PROBLEM STATEMENT →
Set down the line that has "48. Cadeira de" and each line beneath it, through the last line of the entries, exactly and with no others.

DATA SUPPLIED →
=-=-=

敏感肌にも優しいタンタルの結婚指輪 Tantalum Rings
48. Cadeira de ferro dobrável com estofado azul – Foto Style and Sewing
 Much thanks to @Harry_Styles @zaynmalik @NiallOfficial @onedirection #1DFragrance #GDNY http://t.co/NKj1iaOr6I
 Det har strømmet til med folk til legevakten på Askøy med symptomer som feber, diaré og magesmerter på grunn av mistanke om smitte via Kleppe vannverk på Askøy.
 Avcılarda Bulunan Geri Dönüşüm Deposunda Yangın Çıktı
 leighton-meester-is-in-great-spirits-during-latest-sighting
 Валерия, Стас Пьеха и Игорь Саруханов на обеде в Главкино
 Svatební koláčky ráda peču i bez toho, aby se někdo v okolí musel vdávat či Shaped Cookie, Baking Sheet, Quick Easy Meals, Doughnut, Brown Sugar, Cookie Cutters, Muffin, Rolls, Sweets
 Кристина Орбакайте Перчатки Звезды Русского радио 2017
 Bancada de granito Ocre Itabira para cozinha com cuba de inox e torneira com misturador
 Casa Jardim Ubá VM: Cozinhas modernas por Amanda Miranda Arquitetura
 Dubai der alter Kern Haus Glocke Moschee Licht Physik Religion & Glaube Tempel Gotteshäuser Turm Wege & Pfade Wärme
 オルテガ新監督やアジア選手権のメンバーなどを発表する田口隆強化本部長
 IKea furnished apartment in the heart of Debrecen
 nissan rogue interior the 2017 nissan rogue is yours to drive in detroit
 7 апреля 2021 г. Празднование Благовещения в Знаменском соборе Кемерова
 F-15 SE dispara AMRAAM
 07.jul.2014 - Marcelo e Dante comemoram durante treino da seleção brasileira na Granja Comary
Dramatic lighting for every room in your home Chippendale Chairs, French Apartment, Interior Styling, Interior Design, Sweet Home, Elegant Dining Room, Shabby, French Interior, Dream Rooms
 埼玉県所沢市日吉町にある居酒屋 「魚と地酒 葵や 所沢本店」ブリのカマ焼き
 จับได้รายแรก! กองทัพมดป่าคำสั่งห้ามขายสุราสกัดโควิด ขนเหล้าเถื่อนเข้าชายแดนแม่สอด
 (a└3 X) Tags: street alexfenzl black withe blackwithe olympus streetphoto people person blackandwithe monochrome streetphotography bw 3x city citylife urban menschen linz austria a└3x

=-=-=

REPLY TO THE TASK →
48. Cadeira de ferro dobrável com estofado azul – Foto Style and Sewing
 Much thanks to @Harry_Styles @zaynmalik @NiallOfficial @onedirection #1DFragrance #GDNY http://t.co/NKj1iaOr6I
 Det har strømmet til med folk til legevakten på Askøy med symptomer som feber, diaré og magesmerter på grunn av mistanke om smitte via Kleppe vannverk på Askøy.
 Avcılarda Bulunan Geri Dönüşüm Deposunda Yangın Çıktı
 leighton-meester-is-in-great-spirits-during-latest-sighting
 Валерия, Стас Пьеха и Игорь Саруханов на обеде в Главкино
 Svatební koláčky ráda peču i bez toho, aby se někdo v okolí musel vdávat či Shaped Cookie, Baking Sheet, Quick Easy Meals, Doughnut, Brown Sugar, Cookie Cutters, Muffin, Rolls, Sweets
 Кристина Орбакайте Перчатки Звезды Русского радио 2017
 Bancada de granito Ocre Itabira para cozinha com cuba de inox e torneira com misturador
 Casa Jardim Ubá VM: Cozinhas modernas por Amanda Miranda Arquitetura
 Dubai der alter Kern Haus Glocke Moschee Licht Physik Religion & Glaube Tempel Gotteshäuser Turm Wege & Pfade Wärme
 オルテガ新監督やアジア選手権のメンバーなどを発表する田口隆強化本部長
 IKea furnished apartment in the heart of Debrecen
 nissan rogue interior the 2017 nissan rogue is yours to drive in detroit
 7 апреля 2021 г. Празднование Благовещения в Знаменском соборе Кемерова
 F-15 SE dispara AMRAAM
 07.jul.2014 - Marcelo e Dante comemoram durante treino da seleção brasileira na Granja Comary
Dramatic lighting for every room in your home Chippendale Chairs, French Apartment, Interior Styling, Interior Design, Sweet Home, Elegant Dining Room, Shabby, French Interior, Dream Rooms
 埼玉県所沢市日吉町にある居酒屋 「魚と地酒 葵や 所沢本店」ブリのカマ焼き
 จับได้รายแรก! กองทัพมดป่าคำสั่งห้ามขายสุราสกัดโควิด ขนเหล้าเถื่อนเข้าชายแดนแม่สอด
 (a└3 X) Tags: street alexfenzl black withe blackwithe olympus streetphoto people person blackandwithe monochrome streetphotography bw 3x city citylife urban menschen linz austria a└3x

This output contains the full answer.